I heard an interesting interview on NPR the other day with Roy F. Baumeister, the president of the Society for the Study of Motivation, an interdisciplinary organization of researchers who study motivation. (You can hear it too, if you are reading this electronically, by clicking here.) He was discussing this FIG alarm clock and it was, in fact, that interview that made me decide to write to you about the clock this week.
He had a lot to say, but what really caught my attention was his observation that the notion that mentally ill people lack a clear grasp of reality is often belied by the actual data and, in fact, it is often mentally healthy people who consciously choose to ignore aspects of reality that will make them unlikely to move forward in life. Indeed, he noted, depressed people are often entirely realistic…and more so than their non-depressed co-citizens. They are the ones, after all, who don’t bother writing novels because they know what the odds are of getting published actually are. They don’t buy lottery tickets either, because they know the chances of winning are infinitesimal. Knowing that they will eventually leave this world, it seems peculiar to care about much—in the end, whatever you earn will end up in somebody else’s pocket anyway! In all these details, they are completely correct. (The chances of being the big winner in the Powerball lottery are 1 in 175 million. By way of comparison, the chances that a woman will give birth to identical quadruplets is 1 in 13 million. I have no idea how to calculate the odds of an identical quadruplet winning the Powerball, but I can tell you it’s not great.)
So it turns out I was wrong. And also not wrong. There’s seeing clearly. But there’s also seeing too clearly. Knowing how things truly are is a good thing…in small doses. In other words, if you’re about to spend a fortune on tickets to Peru, it’s really a very good idea to know in advance if someone your age and stage will actually be able to climb all the way up to the top of Machu Picchu. If you’re about to buy very expensive car, it’s probably a good plan to know if you can afford it before you actually get to the dealer and start writing checks. But there’s also such a thing as knowing too much! Since we are all mortal, we all have a specific number of days left. But what good could possibly come from being smacked in the face with that information even before we’ve brushed our teeth in the morning? Some things it’s best to know…just not in too much detail. It’s hard to say why I don’t want to know how much money I have in the bank exactly, although I’m sure I don’t. I certainly don’t want to know how many friends I have. (And the list of contacts in my e-mail program is certainly not a list of them at any rate, nor would be the list of “friends” on my Facebook page if I had such a thing.) And least of all do I want to know how much time I have left. It’s enough to know that it’s finite without having to know exactly what my insurance company thinks the specific number of breaths I have yet to take is. Still, knowing that life is finite is a good thing. It’s what propels people forward. In a certain sense, mortality is what makes life meaningful. And precious. It’s just that certain truths are best digested whole and not in bite-sized (or byte-sized) pieces. You really can see some things more clearly at a distance!

__Information__.
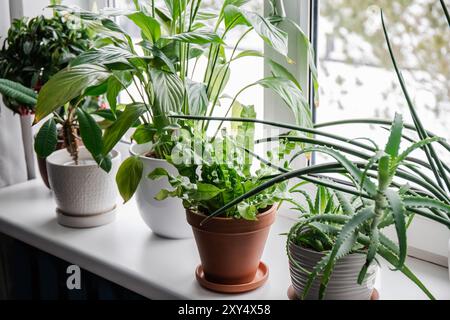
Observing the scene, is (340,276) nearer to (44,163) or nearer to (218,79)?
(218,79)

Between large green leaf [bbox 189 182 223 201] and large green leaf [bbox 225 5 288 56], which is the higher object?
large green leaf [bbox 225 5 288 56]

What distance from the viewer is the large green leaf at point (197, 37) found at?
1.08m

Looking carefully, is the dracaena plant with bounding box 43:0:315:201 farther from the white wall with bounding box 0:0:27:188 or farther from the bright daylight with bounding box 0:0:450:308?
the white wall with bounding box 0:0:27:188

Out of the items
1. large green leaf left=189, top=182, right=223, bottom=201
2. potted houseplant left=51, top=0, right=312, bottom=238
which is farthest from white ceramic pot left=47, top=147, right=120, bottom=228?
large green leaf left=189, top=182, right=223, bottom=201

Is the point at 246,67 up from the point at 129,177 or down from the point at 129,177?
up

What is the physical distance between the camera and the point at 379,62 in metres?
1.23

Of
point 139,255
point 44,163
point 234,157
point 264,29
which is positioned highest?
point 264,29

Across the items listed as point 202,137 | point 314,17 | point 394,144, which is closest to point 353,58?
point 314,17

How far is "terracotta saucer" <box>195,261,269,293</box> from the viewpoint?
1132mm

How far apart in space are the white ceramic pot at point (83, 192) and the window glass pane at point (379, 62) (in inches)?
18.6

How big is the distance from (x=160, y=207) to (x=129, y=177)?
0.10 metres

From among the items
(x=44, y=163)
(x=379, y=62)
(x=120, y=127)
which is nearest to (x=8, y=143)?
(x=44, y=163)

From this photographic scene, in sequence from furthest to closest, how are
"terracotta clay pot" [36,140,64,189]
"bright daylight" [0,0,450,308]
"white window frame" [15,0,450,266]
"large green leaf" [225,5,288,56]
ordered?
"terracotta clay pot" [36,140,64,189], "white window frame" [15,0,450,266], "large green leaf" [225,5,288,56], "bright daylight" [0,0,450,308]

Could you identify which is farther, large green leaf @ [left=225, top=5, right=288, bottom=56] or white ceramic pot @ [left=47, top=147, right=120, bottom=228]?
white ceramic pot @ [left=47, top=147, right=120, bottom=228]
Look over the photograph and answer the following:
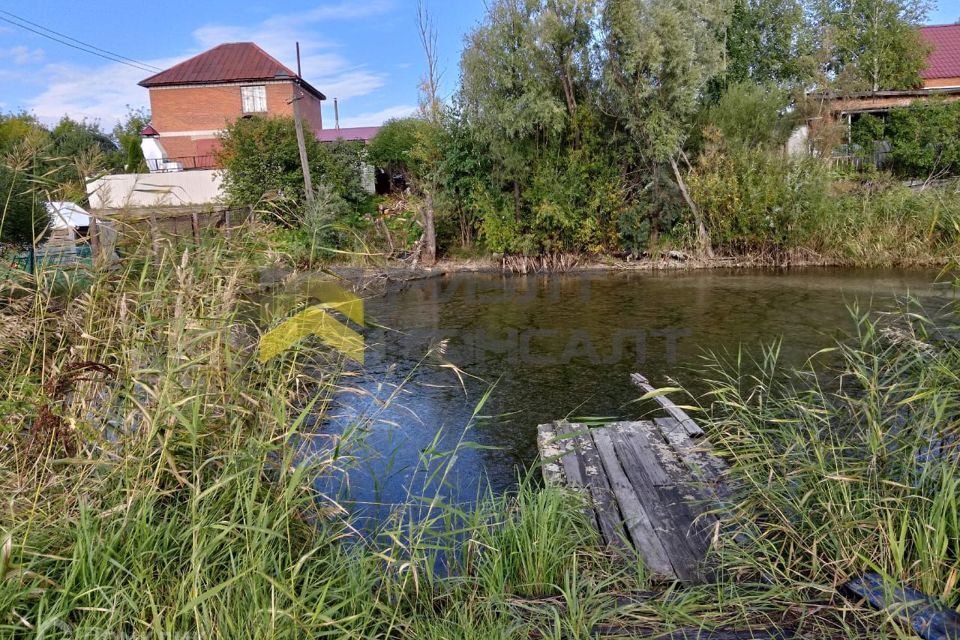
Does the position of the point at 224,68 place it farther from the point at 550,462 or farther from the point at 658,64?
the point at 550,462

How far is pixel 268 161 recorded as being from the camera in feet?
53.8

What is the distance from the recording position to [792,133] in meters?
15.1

__Problem statement__. In the essay about the NPR interview, what odds does it give for being the big winner in the Powerball lottery?

__Result of this exercise__. 1 in 175 million